## Extracted data
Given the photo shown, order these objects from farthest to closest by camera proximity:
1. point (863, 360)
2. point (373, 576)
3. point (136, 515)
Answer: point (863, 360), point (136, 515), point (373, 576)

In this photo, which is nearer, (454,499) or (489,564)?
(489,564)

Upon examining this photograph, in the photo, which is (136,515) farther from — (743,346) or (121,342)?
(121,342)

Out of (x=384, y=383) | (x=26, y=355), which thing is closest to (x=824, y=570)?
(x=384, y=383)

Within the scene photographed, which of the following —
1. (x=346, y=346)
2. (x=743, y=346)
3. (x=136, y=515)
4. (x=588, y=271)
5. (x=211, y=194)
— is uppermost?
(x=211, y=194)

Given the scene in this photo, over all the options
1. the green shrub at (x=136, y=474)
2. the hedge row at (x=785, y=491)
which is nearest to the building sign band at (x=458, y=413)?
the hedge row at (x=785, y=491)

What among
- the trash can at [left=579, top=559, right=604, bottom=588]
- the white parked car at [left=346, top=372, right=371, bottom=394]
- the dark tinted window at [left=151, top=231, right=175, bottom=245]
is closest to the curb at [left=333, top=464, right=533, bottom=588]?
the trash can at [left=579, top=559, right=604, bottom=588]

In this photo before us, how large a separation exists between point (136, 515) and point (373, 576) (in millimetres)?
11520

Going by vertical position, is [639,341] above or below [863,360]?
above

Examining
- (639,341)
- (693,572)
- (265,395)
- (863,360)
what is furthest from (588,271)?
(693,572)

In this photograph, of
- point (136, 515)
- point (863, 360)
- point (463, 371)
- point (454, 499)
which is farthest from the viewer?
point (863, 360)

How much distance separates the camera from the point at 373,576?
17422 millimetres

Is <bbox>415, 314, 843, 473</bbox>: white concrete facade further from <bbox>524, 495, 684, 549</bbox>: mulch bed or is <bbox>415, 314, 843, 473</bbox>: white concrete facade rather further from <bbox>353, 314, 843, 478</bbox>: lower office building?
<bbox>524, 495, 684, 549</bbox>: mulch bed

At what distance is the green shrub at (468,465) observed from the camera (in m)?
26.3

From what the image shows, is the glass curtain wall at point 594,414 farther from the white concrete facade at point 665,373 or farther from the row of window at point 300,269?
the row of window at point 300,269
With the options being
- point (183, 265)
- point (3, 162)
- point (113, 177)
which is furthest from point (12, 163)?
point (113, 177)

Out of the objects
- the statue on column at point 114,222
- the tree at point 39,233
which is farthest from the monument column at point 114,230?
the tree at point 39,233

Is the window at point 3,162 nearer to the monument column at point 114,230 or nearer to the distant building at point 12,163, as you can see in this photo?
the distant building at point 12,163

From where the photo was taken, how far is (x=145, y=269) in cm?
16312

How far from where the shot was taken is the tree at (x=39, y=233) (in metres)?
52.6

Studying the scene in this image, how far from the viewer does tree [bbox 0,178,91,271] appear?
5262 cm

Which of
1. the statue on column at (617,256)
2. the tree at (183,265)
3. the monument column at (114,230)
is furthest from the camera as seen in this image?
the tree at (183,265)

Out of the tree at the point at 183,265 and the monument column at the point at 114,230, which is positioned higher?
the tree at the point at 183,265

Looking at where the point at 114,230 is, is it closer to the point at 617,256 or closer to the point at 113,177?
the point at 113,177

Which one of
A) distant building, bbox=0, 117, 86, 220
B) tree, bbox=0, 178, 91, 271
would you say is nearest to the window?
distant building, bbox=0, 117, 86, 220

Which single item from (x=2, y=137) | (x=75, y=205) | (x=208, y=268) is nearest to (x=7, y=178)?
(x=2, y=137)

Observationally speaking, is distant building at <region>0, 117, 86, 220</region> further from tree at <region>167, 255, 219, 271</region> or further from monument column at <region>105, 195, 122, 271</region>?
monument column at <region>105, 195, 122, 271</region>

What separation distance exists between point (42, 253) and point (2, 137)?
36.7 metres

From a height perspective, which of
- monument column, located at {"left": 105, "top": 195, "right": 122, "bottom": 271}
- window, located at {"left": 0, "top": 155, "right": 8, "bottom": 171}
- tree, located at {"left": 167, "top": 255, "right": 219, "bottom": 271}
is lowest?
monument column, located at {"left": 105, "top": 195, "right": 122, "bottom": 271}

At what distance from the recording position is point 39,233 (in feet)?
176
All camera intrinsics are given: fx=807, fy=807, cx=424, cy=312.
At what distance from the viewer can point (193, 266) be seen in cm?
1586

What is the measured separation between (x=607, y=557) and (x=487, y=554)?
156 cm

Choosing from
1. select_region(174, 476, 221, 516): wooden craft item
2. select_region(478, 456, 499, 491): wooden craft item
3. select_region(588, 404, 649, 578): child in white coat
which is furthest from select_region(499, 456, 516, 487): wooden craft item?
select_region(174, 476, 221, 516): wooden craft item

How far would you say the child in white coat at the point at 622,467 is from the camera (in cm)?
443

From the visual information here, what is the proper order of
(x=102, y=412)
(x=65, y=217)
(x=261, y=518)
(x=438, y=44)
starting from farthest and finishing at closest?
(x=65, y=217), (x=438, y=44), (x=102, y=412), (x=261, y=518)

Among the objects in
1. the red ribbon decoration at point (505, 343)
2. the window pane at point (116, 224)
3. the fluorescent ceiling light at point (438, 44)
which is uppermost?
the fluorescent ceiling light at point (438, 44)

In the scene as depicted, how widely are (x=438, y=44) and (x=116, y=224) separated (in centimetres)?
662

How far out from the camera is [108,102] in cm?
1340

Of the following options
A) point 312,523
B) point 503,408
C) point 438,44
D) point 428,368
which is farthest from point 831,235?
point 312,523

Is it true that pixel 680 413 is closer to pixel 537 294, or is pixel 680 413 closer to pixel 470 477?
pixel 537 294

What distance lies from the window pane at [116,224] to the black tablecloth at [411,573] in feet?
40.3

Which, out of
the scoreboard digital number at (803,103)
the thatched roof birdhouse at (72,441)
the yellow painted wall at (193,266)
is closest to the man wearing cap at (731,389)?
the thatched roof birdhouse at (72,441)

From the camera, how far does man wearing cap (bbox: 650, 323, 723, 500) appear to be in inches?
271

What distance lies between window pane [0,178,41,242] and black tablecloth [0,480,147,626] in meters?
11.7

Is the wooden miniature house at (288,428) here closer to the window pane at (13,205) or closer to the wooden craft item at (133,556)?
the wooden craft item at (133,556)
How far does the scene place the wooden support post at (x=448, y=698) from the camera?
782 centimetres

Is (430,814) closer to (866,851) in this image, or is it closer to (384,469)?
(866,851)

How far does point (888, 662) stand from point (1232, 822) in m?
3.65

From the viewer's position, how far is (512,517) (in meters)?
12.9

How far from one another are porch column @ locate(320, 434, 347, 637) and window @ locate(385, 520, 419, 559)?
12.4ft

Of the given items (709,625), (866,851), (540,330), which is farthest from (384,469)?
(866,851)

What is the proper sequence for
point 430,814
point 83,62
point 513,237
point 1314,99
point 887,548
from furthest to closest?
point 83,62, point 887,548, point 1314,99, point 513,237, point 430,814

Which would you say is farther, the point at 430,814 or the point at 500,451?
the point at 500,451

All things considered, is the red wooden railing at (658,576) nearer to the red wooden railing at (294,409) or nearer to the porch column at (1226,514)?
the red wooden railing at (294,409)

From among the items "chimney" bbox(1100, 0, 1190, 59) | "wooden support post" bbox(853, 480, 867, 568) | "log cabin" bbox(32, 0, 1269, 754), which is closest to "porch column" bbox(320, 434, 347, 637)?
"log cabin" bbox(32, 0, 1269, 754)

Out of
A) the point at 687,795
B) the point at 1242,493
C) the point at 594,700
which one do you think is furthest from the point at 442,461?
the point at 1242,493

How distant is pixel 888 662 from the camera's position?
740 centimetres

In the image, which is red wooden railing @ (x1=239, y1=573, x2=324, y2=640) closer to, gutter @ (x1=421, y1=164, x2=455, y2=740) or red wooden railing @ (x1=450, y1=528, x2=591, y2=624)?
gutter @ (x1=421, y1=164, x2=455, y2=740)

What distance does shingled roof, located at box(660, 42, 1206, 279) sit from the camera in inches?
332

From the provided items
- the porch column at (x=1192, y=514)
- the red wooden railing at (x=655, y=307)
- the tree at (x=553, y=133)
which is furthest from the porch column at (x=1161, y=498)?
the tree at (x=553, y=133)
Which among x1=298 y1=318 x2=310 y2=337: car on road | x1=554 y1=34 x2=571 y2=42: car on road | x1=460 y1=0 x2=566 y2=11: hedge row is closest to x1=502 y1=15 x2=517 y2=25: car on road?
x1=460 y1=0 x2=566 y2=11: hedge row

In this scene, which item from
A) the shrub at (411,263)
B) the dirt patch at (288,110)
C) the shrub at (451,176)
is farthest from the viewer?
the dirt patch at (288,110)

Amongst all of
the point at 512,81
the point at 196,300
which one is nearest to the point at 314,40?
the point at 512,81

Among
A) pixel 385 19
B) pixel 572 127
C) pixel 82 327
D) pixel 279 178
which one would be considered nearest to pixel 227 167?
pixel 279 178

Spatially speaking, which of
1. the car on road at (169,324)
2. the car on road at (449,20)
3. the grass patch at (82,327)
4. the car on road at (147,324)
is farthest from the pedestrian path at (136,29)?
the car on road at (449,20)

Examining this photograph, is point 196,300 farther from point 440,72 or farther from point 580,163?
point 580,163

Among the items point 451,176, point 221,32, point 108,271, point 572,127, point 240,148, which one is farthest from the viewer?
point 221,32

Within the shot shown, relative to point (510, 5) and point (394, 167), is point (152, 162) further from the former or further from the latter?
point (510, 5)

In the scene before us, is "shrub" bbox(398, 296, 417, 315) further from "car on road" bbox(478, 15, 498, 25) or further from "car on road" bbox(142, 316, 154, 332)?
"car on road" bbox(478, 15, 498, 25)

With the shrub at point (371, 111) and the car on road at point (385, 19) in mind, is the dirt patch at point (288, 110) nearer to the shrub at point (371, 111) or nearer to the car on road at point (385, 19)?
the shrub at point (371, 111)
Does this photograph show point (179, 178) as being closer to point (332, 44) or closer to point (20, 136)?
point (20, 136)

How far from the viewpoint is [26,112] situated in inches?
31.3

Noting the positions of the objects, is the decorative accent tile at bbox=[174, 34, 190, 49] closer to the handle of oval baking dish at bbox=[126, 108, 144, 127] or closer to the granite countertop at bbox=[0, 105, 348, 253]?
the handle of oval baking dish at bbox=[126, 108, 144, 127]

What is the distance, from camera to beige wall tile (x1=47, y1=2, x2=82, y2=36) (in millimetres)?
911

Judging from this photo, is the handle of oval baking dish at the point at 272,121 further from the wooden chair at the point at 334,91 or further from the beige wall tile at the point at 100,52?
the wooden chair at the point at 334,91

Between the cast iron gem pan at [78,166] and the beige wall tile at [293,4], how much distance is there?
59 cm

## Work instructions
Format everything from the line containing "In the scene before" down to the end of the listing above as a numbered list, leaving out the blank lines.

## Full output
1. In the scene before us, is "shrub" bbox(398, 296, 417, 315) further from "car on road" bbox(478, 15, 498, 25) or further from "car on road" bbox(142, 316, 154, 332)?
2. "car on road" bbox(478, 15, 498, 25)
3. With the shrub at point (371, 111) and the car on road at point (385, 19) in mind, is the dirt patch at point (288, 110) nearer to the shrub at point (371, 111) or nearer to the car on road at point (385, 19)?
4. the shrub at point (371, 111)
5. Does this photograph show point (179, 178) as being closer to point (332, 44) or closer to point (20, 136)?
6. point (20, 136)
7. How far from the viewpoint is [26,112] situated in inches?
8. 31.3
9. Noting the positions of the objects, is the decorative accent tile at bbox=[174, 34, 190, 49] closer to the handle of oval baking dish at bbox=[126, 108, 144, 127] or closer to the granite countertop at bbox=[0, 105, 348, 253]?
10. the handle of oval baking dish at bbox=[126, 108, 144, 127]
11. What is the distance, from camera to beige wall tile (x1=47, y1=2, x2=82, y2=36) (in millimetres)?
12. 911
13. Judging from this photo, is the handle of oval baking dish at the point at 272,121 further from the wooden chair at the point at 334,91 or further from the beige wall tile at the point at 100,52?
14. the wooden chair at the point at 334,91
15. Between the cast iron gem pan at [78,166] and the beige wall tile at [293,4], how much distance is there?
16. 59 cm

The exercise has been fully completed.